Vendimos la casa de la playa y los fines de semana prefería que mi esposo trabajara o saliera con la niña de compras o a las reuniones sociales a las que nos invitaban. Yo no iba a las fiestas ni a las reuniones familiares porque no quería beber ni estar entre gente bebiendo. Mi esposo entendía, y se iba con mi hija. Cada vez que salían de la casa, yo esperaba un par de minutos y me iba al supermercado. Continué bebiendo y traté de hacer una serie de cosas para ver si me ayudaban a romper el patrón establecido: trabajo, supermercado, beber, dormir, ésa era mi vida.

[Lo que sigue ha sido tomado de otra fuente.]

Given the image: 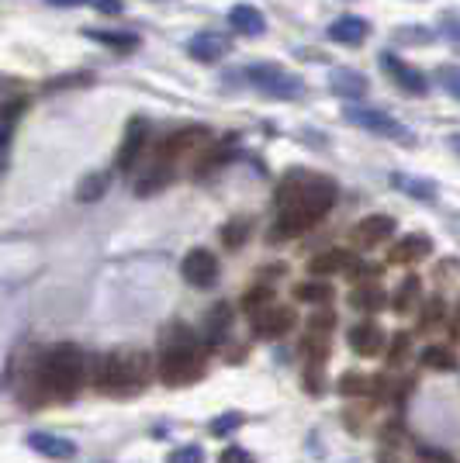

Me matriculé en un gimnasio para ir al salir del trabajo. No funcionó, dejé de ir. Decidí hacer una dieta con mi hija, pensando que el reto de rebajar de peso me podía ayudar. No funcionó. Fui a la librería y compré el Libro Grande de A.A., el libro
Reflexiones Diarias
y el «Doce y Doce». Yo sabía que A.A. funcionaba; mi cuñado, en doce años, era otra persona. Pero mis secretos eran muy secretos. Yo no podía ir a reuniones. Tampoco funcionó.

Continué bebiendo diariamente hasta la inconsciencia. Todos los días tenía amnesia alcohólica y ni sabía qué cociné, cómo lo hice, ni quién comió ni cuándo. Sólo estaba en casa, aislada de mi hija, en mi propio mundo con mi saco de secretos.

Mi hija sabía que yo bebía pero ya no encontraba los vasos escondidos. Yo sé que ella notaba que yo estaba bebiendo pues si me hacía alguna pregunta sobre sus tareas y yo abría la boca, inmediatamente su expresión facial cambiaba y se notaba su frustración, su desilusión y su tristeza. Dejó de pedirme ayuda con su tarea y me sentí mejor pues así podía estar más aislada con mi botella.

En este punto mi vida no podía ser más miserable; me sentía muy mal, avergonzada, culpable y aterrada. No sabía qué hacer. No tenía deseos de seguir viviendo y bebiendo pero no sabía cómo vivir sin beber. Me acostumbré a esa vida, pensar en la bebida, beber, emborracharme.

En verdad, no sé cómo me vino la idea de volver a A.A., lejos de casa, al mediodía. Pensé que podía encontrar mujeres en esa reunión. Llegué al grupo con otra actitud, me sentía completamente derrotada y lloré durante toda la reunión. Era una reunión de principiantes. No creo que fuera por coincidencia, había nueve mujeres allí ese día, algunos varones, y todos comenzaron a hablar de ellos mismos, de lo que es el alcoholismo y el programa de A.A. Era mucho para entenderlo todo en una hora pero sí entendí que las reuniones eran importantes. Me dieron una moneda de 24 horas y muchos números de teléfono. Salí de allí y me fui a comprar mi botella. Continué asistiendo a las reuniones todos los días y tuve el valor de decir que había bebido cada vez que lo hacía. Nadie me dijo nada más que «sigue viniendo». Conseguí una madrina y comencé a leer el Libro Grande. No estaba bebiendo todos los días pero si pasaba por algún sitio donde vendieran vino lo compraba y me lo bebía. Comencé a visitar otros grupos y me conseguí una segunda madrina. Con la primera insistí en comenzar a practicar los Pasos y la segunda me ayudó a llegar a mi casa hablando por teléfono y sin detenerme a comprar vino.